I believe we should also recognize the difficult realities faced by patients living with rare diseases. Members of my immediate family live with a rare disease called hereditary neuropathy with liability to pressure palsies, or HNPP. We are lucky that it was diagnosed within a reasonable time and has so far had minimal impact on our lives. However, many rare disease patients spend years searching for diagnoses, specialists and treatment options.

Families become experts themselves because they have no other choice. They monitor clinical trials around the world. They follow developments in the United States and elsewhere. They advocate tirelessly for access to therapies that may still be working their way through Canada's approval process even though they are available elsewhere. For patients in these situations, time matters. It is frustrating, terrifying and a host of other emotions to watch someone we love suffer and in some cases die while bureaucratic rules put up roadblock after obstacle, barrier, impediment and hurdle.

This issue is particularly relevant for many of our communities on Vancouver Island and across rural Canada. Patients without family doctors already face long travel times for specialized care. Families in rural areas often experience delays in accessing diagnostics, specialists and advanced treatments. Whether we or someone we love is fighting a fast-moving illness, every additional layer of delay can feel overwhelming. Bill C-265 seeks to address that concern by allowing certain therapies to be placed on a pre-approved list for faster consideration under the program.

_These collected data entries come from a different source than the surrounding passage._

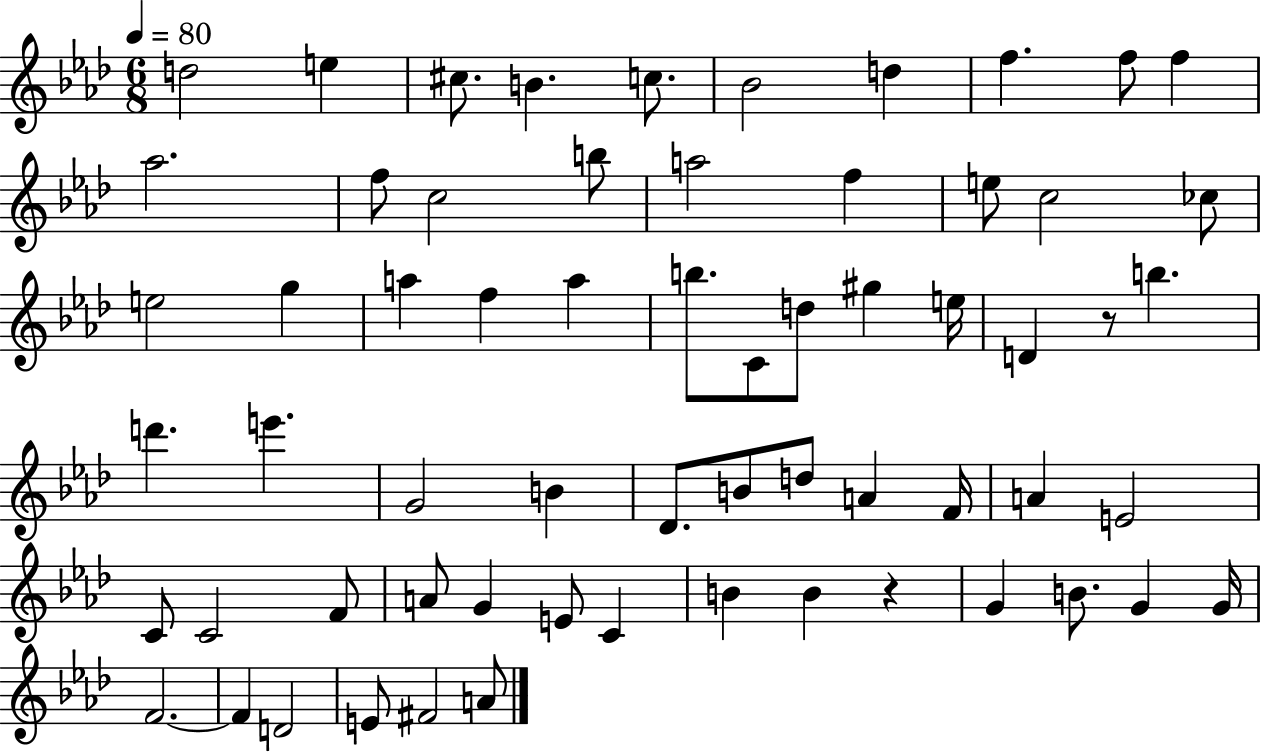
D5/h E5/q C#5/e. B4/q. C5/e. Bb4/h D5/q F5/q. F5/e F5/q Ab5/h. F5/e C5/h B5/e A5/h F5/q E5/e C5/h CES5/e E5/h G5/q A5/q F5/q A5/q B5/e. C4/e D5/e G#5/q E5/s D4/q R/e B5/q. D6/q. E6/q. G4/h B4/q Db4/e. B4/e D5/e A4/q F4/s A4/q E4/h C4/e C4/h F4/e A4/e G4/q E4/e C4/q B4/q B4/q R/q G4/q B4/e. G4/q G4/s F4/h. F4/q D4/h E4/e F#4/h A4/e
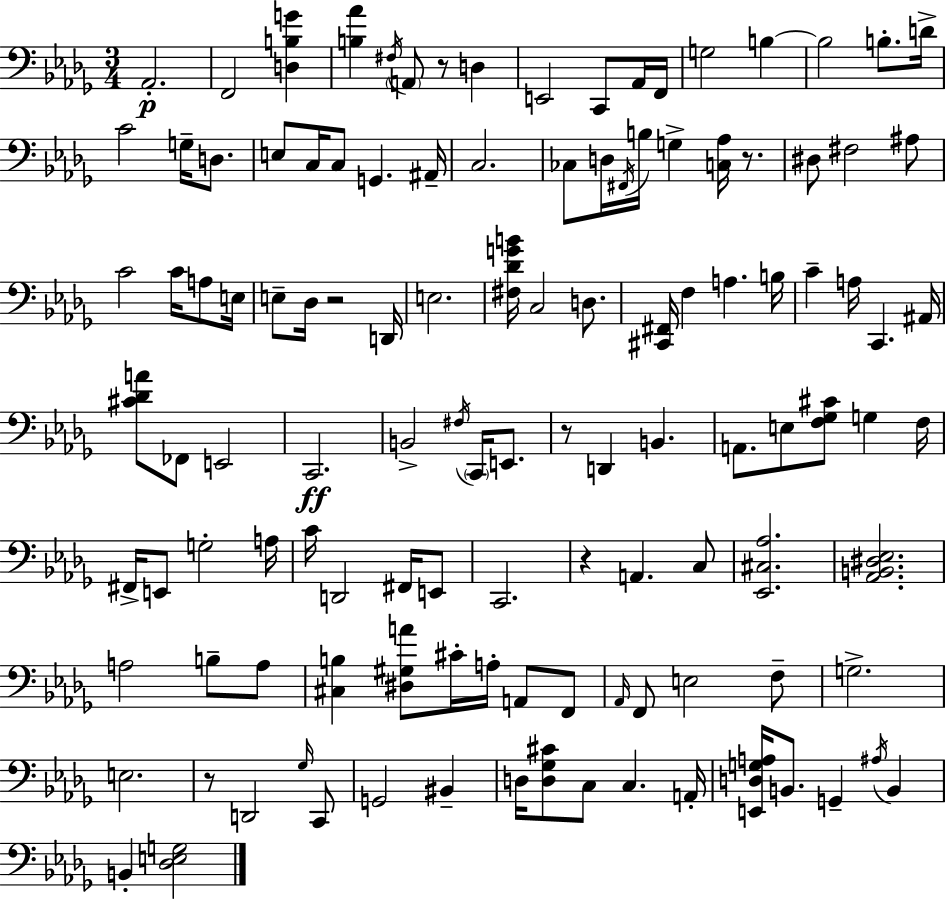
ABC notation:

X:1
T:Untitled
M:3/4
L:1/4
K:Bbm
_A,,2 F,,2 [D,B,G] [B,_A] ^F,/4 A,,/2 z/2 D, E,,2 C,,/2 _A,,/4 F,,/4 G,2 B, B,2 B,/2 D/4 C2 G,/4 D,/2 E,/2 C,/4 C,/2 G,, ^A,,/4 C,2 _C,/2 D,/4 ^F,,/4 B,/4 G, [C,_A,]/4 z/2 ^D,/2 ^F,2 ^A,/2 C2 C/4 A,/2 E,/4 E,/2 _D,/4 z2 D,,/4 E,2 [^F,_DGB]/4 C,2 D,/2 [^C,,^F,,]/4 F, A, B,/4 C A,/4 C,, ^A,,/4 [^C_DA]/2 _F,,/2 E,,2 C,,2 B,,2 ^F,/4 C,,/4 E,,/2 z/2 D,, B,, A,,/2 E,/2 [F,_G,^C]/2 G, F,/4 ^F,,/4 E,,/2 G,2 A,/4 C/4 D,,2 ^F,,/4 E,,/2 C,,2 z A,, C,/2 [_E,,^C,_A,]2 [_A,,B,,^D,_E,]2 A,2 B,/2 A,/2 [^C,B,] [^D,^G,A]/2 ^C/4 A,/4 A,,/2 F,,/2 _A,,/4 F,,/2 E,2 F,/2 G,2 E,2 z/2 D,,2 _G,/4 C,,/2 G,,2 ^B,, D,/4 [D,_G,^C]/2 C,/2 C, A,,/4 [E,,D,G,A,]/4 B,,/2 G,, ^A,/4 B,, B,, [_D,E,G,]2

The idea deserves thoughtful examination, and many people in the House, including the proposer of the bill, have talked about the issues that need to be studied at committee, so I am not going to go through them here. What I am going to do is thank my colleague across the way for taking the time to really think about what we can do in this place to help real families and real people across the country to live full, better lives not spent chasing therapies they may or may not be able to access in the long run.

Bill C-265 Food and Drugs ActPrivate Members' Business

2:15 p.m.

The Assistant Deputy Speaker John Nater

The time provided for the consideration of Private Members' Business has now expired, and the order is dropped to the bottom of the order of precedence on the Order Paper.

Before we adjourn, I will wish all mothers in the House and across the country a very happy Mother's Day.

It being 2:17 p.m., the House stands adjourned until Monday, May 25, at 11 a.m., pursuant to Standing Orders 28(2) and 24(1).